The Obama administration's proposed 2012 National Aeronautics and Space Administration budget, estimated to total more than $18.5 billion, scales back funding for private rockets and spacecraft future to take astronauts into orbit, according to government and industry officials. The White House's expenses plan for manned space exploration seeks to avoid last year's argument between Congress and President Barack Obama, according to government and industry officials. Slated to be released Monday, it also imagine step up international cooperation, despite widespread space and scientific budget cutback in Europe.
Mr. Obama's earlier bid to slash the agency's customary manned programs for allegedly being too slow and costly sparked opposition on Capitol Hill. Lawmakers also balked at White House proposal to outsource some core NASA functions by shifting much of the agency's focus to encourage what have been called business space taxis. This time, these officials said, the agency's request is likely to track main element of a bipartisan compromise Congress finally approved last year. That package limited funding for commercial-space efforts but recognized about $11 billion over five years substantially more than the White House requested to accelerate government growth of heavy lift rockets able to reach deeper into space.
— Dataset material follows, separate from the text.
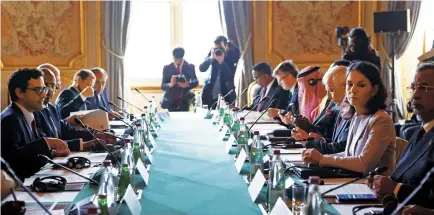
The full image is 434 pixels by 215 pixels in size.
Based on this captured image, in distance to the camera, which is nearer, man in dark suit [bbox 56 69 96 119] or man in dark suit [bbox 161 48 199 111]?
man in dark suit [bbox 56 69 96 119]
For 2012, the bipartisan contract envision roughly $18.7 billion in overall NASA expenditures. Last week, Lori Garver, NASA's deputy administrator, told an industry meeting in Washington that the new budget would be broadly reliable with that compromise, though she didn't elaborate. Days later, Rep. Frank Wolf, the Virginia Republican who heads the House appropriations subcommittee with right over NASA, said the agency was "just wallowing" and lawmakers have been "concerned about the administration's hostility toward manned spaceflight." Commercial space development are years behind plan, and critic still worry about placing undue reliance on them.